- IATA: none; ICAO: HUKK;

Summary
- Airport type: Private & civilian
- Owner: Madhvani Group
- Serves: Kakira, Uganda
- Elevation AMSL: 3,960 ft (1,210 m)
- Coordinates: 00°29′56″N 033°16′57″E﻿ / ﻿0.49889°N 33.28250°E

Map
- HUKK Location of airport in Uganda

Runways
| Direction | Length |  | Surface |
| m | ft |
| 01/19 | 1,280 | 4,199 | Paved |

= Kakira Airport =

Airport in Uganda

Kakira Airport is one of the 46 airports in Uganda. It is a small private, civilian airport in Kakira, Jinja District, Eastern Region. The geographic coordinates of this airport are 00 degrees, 29 minutes, 56 seconds north and 33 degrees, 16 minutes, 57 seconds east (latitude: 0.4990; longitude: 33.2825). It is approximately 107 km, by air, east of Entebbe International Airport, the country's largest civilian and military airport.

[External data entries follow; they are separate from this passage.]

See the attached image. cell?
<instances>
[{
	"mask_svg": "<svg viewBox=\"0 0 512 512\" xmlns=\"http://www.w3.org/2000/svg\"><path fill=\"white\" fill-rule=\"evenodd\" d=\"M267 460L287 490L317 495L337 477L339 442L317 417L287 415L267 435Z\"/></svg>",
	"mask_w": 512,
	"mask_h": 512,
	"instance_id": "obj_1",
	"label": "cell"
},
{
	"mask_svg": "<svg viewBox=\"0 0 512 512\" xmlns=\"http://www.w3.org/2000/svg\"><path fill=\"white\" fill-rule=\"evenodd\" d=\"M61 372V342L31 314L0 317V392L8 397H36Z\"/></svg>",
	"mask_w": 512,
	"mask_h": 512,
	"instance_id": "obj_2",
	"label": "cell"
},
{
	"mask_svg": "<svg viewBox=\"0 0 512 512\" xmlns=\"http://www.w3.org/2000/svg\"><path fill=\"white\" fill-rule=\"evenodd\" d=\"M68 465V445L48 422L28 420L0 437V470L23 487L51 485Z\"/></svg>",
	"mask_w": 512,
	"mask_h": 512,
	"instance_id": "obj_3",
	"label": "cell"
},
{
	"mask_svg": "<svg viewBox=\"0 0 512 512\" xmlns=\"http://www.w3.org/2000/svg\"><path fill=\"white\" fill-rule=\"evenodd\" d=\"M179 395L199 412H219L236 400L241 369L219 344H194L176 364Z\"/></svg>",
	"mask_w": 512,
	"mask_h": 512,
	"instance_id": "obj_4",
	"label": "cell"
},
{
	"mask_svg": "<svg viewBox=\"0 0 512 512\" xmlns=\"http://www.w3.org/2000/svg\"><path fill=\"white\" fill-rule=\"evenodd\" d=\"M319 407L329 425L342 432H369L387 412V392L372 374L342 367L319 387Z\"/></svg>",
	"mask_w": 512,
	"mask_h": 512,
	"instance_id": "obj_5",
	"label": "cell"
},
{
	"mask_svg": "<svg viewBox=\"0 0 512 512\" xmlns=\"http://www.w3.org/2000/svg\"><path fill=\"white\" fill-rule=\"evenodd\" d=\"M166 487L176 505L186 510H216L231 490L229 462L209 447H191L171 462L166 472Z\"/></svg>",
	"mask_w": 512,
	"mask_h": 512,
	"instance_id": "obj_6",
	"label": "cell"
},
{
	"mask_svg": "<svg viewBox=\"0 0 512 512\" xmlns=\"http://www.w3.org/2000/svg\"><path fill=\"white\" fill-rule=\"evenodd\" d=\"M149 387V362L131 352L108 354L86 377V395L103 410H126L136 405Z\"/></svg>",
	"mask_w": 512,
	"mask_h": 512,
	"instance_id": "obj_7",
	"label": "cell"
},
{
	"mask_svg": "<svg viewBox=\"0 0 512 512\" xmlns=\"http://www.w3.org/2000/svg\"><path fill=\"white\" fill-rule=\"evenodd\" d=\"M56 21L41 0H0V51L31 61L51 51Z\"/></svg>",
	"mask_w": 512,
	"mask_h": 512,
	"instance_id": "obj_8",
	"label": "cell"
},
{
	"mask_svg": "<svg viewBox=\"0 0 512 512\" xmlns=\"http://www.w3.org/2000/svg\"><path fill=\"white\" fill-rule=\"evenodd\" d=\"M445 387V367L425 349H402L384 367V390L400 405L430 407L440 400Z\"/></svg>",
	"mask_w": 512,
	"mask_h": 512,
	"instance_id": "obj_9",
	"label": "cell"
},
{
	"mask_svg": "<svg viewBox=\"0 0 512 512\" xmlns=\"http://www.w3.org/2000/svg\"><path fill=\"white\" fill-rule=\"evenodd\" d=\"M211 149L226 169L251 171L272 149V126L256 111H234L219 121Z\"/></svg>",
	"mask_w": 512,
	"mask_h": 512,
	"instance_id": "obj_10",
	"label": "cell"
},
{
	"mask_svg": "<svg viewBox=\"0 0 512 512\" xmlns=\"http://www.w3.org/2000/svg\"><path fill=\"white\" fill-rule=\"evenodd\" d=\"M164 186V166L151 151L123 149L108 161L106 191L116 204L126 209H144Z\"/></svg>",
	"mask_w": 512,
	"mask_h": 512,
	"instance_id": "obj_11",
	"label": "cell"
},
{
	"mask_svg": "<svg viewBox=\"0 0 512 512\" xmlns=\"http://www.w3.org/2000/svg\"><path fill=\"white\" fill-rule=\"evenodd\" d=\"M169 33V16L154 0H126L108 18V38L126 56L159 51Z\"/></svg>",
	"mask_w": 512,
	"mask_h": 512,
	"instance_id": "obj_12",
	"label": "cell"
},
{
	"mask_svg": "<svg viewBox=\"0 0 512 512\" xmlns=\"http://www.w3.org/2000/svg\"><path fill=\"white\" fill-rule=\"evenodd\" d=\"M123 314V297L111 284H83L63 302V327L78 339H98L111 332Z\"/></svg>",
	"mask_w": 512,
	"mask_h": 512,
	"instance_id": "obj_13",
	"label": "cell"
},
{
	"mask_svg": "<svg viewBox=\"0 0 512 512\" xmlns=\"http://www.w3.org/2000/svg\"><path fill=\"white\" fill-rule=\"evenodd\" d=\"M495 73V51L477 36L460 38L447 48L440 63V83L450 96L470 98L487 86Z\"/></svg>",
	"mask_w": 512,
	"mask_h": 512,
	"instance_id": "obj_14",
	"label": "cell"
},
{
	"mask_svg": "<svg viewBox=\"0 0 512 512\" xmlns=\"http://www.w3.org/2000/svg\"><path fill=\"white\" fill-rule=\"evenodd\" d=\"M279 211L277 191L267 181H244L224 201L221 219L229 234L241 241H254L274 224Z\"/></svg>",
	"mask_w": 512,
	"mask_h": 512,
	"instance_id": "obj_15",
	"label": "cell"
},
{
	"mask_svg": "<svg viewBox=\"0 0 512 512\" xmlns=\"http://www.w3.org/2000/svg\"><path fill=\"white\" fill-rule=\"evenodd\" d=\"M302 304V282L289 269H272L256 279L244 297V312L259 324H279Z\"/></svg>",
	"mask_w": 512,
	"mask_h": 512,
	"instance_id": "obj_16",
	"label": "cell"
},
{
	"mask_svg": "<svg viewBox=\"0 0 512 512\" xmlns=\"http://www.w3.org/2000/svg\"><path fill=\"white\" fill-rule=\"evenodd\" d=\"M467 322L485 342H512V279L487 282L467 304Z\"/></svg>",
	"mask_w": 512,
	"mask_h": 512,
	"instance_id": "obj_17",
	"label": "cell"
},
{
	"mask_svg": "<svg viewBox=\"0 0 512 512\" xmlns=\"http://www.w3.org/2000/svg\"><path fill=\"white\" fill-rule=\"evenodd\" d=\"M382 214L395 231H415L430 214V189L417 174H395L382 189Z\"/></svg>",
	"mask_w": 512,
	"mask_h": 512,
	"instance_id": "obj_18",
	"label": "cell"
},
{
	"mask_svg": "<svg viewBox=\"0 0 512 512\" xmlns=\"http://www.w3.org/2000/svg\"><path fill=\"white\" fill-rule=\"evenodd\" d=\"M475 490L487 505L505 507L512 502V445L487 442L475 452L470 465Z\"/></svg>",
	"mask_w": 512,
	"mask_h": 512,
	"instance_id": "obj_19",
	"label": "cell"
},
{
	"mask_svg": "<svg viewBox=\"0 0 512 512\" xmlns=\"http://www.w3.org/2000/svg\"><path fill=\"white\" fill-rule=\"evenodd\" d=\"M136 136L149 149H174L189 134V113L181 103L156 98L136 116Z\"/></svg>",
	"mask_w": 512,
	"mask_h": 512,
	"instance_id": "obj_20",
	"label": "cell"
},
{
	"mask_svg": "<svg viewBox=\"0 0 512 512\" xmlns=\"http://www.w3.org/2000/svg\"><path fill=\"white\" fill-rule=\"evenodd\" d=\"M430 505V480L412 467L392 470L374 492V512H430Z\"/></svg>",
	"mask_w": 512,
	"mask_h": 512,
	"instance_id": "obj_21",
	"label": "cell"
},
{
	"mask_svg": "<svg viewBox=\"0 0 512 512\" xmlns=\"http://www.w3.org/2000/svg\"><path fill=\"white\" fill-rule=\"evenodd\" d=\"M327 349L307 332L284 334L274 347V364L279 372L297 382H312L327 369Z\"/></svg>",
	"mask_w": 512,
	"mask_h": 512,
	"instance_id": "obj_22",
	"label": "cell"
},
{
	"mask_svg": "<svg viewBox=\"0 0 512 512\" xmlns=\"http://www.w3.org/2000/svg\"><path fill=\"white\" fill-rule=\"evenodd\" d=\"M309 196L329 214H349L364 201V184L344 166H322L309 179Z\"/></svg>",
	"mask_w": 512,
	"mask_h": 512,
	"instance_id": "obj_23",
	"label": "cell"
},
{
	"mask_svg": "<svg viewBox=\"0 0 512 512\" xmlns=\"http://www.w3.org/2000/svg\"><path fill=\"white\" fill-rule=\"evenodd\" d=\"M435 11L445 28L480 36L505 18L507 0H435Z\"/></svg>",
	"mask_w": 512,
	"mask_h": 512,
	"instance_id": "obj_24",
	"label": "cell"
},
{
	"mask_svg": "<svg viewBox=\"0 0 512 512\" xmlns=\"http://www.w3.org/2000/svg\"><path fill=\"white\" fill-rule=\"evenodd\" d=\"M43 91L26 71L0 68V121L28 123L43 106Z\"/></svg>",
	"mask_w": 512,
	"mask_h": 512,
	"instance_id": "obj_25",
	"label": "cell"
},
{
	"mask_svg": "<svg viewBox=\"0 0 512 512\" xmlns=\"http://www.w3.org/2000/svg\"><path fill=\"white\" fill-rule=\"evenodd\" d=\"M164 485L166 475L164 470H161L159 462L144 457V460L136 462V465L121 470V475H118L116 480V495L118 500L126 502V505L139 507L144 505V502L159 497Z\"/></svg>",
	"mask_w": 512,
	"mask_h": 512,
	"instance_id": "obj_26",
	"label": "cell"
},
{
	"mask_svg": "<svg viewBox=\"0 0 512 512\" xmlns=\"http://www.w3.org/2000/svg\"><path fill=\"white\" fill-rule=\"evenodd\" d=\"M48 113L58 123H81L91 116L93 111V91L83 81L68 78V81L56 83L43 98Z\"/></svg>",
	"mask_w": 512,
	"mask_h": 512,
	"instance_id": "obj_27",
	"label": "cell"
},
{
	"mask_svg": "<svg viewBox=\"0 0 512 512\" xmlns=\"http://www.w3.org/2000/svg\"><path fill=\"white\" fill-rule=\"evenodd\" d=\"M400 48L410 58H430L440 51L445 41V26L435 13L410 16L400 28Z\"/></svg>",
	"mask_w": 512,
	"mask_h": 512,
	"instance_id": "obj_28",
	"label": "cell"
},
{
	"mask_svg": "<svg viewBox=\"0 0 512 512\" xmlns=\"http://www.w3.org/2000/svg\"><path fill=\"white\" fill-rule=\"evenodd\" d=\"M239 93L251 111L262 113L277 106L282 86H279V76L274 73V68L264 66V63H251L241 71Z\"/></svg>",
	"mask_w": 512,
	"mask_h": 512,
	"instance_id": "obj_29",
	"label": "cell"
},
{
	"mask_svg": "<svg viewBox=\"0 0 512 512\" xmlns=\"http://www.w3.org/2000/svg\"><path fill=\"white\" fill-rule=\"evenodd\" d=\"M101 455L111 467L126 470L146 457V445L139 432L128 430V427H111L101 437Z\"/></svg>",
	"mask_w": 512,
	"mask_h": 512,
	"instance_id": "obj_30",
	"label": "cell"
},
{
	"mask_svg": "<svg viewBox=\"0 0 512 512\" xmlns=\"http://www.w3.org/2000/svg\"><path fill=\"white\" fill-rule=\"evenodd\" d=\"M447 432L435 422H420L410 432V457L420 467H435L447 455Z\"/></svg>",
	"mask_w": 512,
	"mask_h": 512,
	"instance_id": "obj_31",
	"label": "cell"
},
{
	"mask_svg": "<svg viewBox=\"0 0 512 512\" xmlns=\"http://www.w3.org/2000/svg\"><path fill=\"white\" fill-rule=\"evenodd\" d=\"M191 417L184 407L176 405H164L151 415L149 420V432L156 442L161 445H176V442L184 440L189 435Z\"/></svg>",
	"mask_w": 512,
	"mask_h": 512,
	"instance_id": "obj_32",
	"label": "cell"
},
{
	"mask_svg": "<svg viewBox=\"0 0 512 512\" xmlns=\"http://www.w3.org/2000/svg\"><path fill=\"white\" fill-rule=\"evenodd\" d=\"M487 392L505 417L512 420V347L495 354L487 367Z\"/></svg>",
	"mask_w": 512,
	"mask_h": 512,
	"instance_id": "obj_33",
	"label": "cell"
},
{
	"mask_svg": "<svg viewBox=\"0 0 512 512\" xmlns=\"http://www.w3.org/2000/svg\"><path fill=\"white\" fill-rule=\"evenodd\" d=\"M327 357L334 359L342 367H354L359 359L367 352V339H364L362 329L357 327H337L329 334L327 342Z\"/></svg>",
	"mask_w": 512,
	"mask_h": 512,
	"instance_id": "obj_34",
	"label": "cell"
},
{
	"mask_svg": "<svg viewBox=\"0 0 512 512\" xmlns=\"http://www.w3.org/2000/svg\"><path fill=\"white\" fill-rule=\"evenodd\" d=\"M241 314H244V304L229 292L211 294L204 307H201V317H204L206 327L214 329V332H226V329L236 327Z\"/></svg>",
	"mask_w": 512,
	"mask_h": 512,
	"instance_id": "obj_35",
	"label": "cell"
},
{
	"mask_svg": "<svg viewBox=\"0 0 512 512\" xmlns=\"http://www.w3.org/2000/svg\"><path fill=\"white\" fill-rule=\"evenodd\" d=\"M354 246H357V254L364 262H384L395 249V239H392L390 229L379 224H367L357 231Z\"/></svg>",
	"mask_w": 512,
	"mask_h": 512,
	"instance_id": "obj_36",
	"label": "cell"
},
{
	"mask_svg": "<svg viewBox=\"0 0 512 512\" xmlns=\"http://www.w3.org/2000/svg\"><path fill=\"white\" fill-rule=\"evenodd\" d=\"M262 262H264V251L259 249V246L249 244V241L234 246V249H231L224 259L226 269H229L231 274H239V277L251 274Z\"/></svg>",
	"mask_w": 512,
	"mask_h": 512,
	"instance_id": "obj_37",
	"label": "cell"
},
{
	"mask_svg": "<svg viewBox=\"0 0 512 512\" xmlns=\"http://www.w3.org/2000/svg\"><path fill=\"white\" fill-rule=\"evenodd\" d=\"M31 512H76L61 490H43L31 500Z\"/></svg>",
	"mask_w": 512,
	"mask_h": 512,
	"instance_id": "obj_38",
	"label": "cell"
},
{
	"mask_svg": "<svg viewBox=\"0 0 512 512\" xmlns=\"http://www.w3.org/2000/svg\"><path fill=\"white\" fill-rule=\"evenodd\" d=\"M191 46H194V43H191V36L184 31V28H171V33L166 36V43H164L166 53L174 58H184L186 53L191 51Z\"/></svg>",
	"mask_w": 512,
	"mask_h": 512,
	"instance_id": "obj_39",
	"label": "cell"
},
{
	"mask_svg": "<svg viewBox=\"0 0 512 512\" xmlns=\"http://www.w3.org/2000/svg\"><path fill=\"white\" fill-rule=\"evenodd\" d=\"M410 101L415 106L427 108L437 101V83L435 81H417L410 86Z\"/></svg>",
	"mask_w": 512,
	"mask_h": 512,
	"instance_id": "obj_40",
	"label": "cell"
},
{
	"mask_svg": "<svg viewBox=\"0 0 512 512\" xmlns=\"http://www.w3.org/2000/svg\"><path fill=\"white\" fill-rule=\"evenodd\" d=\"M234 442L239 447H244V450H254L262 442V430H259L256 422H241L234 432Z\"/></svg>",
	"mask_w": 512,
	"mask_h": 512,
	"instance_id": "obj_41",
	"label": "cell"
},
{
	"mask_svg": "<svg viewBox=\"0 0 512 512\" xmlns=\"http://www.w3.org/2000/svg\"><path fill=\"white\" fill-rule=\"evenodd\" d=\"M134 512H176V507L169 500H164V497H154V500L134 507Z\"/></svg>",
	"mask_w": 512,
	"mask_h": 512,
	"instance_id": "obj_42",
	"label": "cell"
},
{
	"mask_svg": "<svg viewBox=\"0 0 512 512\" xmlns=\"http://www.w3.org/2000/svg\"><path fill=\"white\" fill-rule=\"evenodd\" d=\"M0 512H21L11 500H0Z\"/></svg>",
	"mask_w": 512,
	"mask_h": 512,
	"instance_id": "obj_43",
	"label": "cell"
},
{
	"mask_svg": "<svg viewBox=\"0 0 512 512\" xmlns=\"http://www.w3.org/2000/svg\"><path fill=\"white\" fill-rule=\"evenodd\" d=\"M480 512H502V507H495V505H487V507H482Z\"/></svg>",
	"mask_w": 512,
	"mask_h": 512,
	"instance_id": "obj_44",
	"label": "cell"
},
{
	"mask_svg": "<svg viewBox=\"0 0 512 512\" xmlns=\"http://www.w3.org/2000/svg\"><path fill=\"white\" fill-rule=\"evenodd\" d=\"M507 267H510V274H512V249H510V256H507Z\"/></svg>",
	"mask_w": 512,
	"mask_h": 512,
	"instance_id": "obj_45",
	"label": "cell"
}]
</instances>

The airport is adjacent to the Kakira Sugar Factory and within the Kakira estate close to the main family residences on the Madhvani estate. The private airport serves the town of Kakira and the Madhvani Group. Its operations are privately administered and, as of December 2009, not by the Uganda Civil Aviation Authority.

==Facilities==
The airport is 3960 ft above sea level and has a single paved runway that is 1280 m in length.